その余波を浴びただけで貴也はふらついてしまった。
だが、何とか堪える。
そんな貴也の様子に気付きもせず魔王は話を続ける。
「白様も自分が不利な状態だったことは理解していただろう。逃げようと思えば逃げることも可能だったはず。だが、彼の方はそんなことをしなかった。我なんかの為にその時を失ったのだ」
魔王は大きく息を吸い込む。
「自分を守る力を割いて白様は我が魂を守り、世界の果てにへと飛ばしてくださった。その所為で白様は逃げるタイミングを逸したのだ。我が愚かにも飛び出たりしなければ白様は逃げ延びれたかもしれないのに」
「そんなことは……」
「黙れ。慰めなど必要ない」
一喝が室内に響き渡る。
そして、しばらくすると魔王は貴也に対して一言謝罪した。
魔王は話を続ける。
「我の魂は数百年彷徨い。一匹のスライムに定着した。生まれ変わった我にはもうかつての力はなかった。ただ知識は残っていたので自らの身体を改造し進化して今の姿へとなったのだ」
そう言うと魔王は黙り込んだ。
話はここで終わりだというように
だけど、貴也は黙っていられなかった。
余計だと思いつつも口を開く。
「テンペストに会う意思はないのですか?」
「ない」
「ですが、テンペストはあなたを助けられなかったことを非常に悔いておられました。生きてるとわかれば――」
魔王は手を上げて貴也の言葉を制す。
「くどい。それ以上言うな。

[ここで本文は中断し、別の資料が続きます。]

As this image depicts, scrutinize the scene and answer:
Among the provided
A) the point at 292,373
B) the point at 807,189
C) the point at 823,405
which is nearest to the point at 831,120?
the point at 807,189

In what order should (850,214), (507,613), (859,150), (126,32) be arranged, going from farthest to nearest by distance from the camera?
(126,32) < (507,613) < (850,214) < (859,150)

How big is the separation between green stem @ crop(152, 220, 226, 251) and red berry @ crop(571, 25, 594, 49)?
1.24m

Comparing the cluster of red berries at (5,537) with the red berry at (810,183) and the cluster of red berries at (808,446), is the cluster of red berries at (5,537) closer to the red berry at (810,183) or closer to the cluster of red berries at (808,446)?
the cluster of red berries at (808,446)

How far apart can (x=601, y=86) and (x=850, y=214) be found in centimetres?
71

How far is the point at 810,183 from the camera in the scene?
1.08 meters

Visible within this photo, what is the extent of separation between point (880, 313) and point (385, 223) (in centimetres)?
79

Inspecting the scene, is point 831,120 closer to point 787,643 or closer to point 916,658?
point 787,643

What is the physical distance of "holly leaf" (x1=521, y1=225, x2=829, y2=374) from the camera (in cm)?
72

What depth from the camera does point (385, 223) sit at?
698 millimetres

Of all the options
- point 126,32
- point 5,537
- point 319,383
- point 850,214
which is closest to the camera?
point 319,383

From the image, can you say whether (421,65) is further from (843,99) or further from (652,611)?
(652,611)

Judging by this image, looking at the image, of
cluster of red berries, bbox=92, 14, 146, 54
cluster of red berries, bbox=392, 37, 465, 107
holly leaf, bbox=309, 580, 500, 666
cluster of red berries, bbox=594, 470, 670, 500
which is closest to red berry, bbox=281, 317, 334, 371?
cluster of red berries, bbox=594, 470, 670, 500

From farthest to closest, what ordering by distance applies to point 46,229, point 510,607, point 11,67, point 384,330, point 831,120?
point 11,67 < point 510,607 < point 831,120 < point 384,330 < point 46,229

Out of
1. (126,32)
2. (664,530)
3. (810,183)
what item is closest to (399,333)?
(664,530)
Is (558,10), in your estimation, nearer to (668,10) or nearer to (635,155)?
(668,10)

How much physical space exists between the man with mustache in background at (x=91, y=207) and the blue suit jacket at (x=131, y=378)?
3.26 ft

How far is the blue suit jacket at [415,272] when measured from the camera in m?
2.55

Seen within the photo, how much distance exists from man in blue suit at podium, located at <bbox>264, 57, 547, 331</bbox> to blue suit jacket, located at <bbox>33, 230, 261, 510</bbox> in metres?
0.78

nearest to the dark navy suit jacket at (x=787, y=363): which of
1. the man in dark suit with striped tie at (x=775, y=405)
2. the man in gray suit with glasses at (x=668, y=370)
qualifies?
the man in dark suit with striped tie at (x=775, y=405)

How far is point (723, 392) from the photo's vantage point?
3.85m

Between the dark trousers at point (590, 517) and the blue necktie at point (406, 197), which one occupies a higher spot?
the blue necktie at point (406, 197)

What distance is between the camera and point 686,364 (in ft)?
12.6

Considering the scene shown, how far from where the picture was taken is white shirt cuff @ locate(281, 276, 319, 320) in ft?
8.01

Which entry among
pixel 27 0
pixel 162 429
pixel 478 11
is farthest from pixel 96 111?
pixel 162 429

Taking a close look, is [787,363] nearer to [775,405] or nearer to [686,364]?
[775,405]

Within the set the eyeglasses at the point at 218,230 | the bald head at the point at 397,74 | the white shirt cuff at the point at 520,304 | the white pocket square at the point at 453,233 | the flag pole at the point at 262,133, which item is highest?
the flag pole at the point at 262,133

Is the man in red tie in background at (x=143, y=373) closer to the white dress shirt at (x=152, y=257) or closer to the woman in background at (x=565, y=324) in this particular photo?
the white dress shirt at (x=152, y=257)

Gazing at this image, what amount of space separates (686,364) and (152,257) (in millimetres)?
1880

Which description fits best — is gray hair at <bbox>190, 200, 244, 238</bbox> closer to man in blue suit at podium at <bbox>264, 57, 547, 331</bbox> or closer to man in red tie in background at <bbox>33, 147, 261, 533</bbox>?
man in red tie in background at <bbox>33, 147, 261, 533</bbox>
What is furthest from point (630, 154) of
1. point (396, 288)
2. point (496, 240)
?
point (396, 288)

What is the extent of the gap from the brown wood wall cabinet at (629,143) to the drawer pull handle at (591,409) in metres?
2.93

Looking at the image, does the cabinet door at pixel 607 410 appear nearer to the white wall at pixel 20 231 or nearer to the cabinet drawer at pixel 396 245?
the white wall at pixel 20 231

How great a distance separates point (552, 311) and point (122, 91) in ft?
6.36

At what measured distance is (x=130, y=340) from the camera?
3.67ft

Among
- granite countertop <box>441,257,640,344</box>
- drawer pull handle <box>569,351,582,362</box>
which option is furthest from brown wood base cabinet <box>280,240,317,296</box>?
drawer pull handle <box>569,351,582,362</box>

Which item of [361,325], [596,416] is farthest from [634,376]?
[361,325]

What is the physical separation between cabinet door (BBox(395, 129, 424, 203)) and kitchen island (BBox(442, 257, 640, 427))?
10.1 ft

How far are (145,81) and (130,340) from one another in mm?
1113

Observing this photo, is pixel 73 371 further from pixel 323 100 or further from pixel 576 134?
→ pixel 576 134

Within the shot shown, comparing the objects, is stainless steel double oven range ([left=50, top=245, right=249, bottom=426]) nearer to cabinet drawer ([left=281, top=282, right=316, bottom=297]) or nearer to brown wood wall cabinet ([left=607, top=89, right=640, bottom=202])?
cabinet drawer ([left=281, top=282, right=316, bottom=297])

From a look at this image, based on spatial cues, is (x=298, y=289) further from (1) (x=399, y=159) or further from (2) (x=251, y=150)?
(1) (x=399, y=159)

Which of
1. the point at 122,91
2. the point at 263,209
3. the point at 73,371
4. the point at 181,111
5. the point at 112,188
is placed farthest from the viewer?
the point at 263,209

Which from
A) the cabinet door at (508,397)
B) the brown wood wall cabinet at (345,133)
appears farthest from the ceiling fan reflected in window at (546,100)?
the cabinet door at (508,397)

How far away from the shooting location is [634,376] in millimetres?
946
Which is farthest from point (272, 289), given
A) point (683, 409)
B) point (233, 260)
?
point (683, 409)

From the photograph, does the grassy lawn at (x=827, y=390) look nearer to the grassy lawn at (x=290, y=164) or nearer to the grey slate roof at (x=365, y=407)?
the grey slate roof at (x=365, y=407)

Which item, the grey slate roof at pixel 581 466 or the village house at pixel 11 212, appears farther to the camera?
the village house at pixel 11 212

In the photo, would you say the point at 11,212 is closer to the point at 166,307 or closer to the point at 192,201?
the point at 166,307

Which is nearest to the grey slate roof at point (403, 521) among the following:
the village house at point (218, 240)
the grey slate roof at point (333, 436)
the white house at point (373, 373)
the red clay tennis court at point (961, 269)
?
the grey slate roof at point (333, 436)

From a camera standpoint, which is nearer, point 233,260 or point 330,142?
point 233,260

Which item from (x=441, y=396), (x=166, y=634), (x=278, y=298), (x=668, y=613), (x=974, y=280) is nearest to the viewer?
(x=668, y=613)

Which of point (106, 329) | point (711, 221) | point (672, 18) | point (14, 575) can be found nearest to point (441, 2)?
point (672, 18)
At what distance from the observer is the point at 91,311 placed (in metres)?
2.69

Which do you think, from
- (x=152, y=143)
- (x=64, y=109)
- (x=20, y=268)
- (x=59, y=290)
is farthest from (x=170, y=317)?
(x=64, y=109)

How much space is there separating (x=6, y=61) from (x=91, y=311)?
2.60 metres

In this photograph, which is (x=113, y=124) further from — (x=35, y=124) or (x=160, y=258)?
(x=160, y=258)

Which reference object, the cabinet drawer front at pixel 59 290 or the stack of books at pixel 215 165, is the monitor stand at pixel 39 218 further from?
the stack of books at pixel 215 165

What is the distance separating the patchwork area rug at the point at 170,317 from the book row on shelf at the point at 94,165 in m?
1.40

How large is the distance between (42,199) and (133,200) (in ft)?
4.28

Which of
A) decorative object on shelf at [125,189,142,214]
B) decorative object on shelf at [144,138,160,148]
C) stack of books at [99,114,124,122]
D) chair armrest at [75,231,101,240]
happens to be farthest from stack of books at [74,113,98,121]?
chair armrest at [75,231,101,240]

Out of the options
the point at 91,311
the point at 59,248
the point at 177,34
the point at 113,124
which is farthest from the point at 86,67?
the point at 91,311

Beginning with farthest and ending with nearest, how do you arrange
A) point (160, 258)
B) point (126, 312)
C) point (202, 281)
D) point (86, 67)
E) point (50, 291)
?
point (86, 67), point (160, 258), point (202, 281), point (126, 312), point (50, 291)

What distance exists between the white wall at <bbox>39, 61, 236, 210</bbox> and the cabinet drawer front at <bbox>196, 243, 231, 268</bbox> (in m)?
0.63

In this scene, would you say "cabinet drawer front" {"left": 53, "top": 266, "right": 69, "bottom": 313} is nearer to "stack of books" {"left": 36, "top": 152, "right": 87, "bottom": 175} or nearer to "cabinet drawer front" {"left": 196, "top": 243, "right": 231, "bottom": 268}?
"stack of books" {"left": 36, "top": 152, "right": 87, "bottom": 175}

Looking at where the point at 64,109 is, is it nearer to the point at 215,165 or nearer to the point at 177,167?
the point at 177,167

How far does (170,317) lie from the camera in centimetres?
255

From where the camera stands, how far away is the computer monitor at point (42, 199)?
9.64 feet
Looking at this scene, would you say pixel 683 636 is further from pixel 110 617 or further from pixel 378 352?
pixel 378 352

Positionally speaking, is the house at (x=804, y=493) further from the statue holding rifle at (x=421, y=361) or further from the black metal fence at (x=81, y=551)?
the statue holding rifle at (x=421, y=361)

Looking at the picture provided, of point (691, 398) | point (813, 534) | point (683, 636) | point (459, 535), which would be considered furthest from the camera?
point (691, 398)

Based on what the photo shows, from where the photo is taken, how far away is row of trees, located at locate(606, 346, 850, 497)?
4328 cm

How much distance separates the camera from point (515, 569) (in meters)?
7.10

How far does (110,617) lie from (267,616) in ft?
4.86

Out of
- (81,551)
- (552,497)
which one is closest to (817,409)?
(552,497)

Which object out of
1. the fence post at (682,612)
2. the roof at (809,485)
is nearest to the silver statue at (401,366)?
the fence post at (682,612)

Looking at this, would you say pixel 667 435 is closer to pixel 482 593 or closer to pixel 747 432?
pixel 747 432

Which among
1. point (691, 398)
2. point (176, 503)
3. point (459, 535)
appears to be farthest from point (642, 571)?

君の言葉は非常にありがたいが、それは我と彼の方たちのこと。貴様に立ち入る資格などない!」
貴也は黙り込むことしか出来なかった。
確固たる拒絶に貴也が踏み込む余地はない。
この話はここで切り上げるべきだろう。
納得はいかないが、確かに貴也に口を挿む権利はないのだ。
気まずい空気が周囲な流れる。
今日はここまでということになり、貴也達はスライムに案内されてそれぞれの部屋で休むことになった。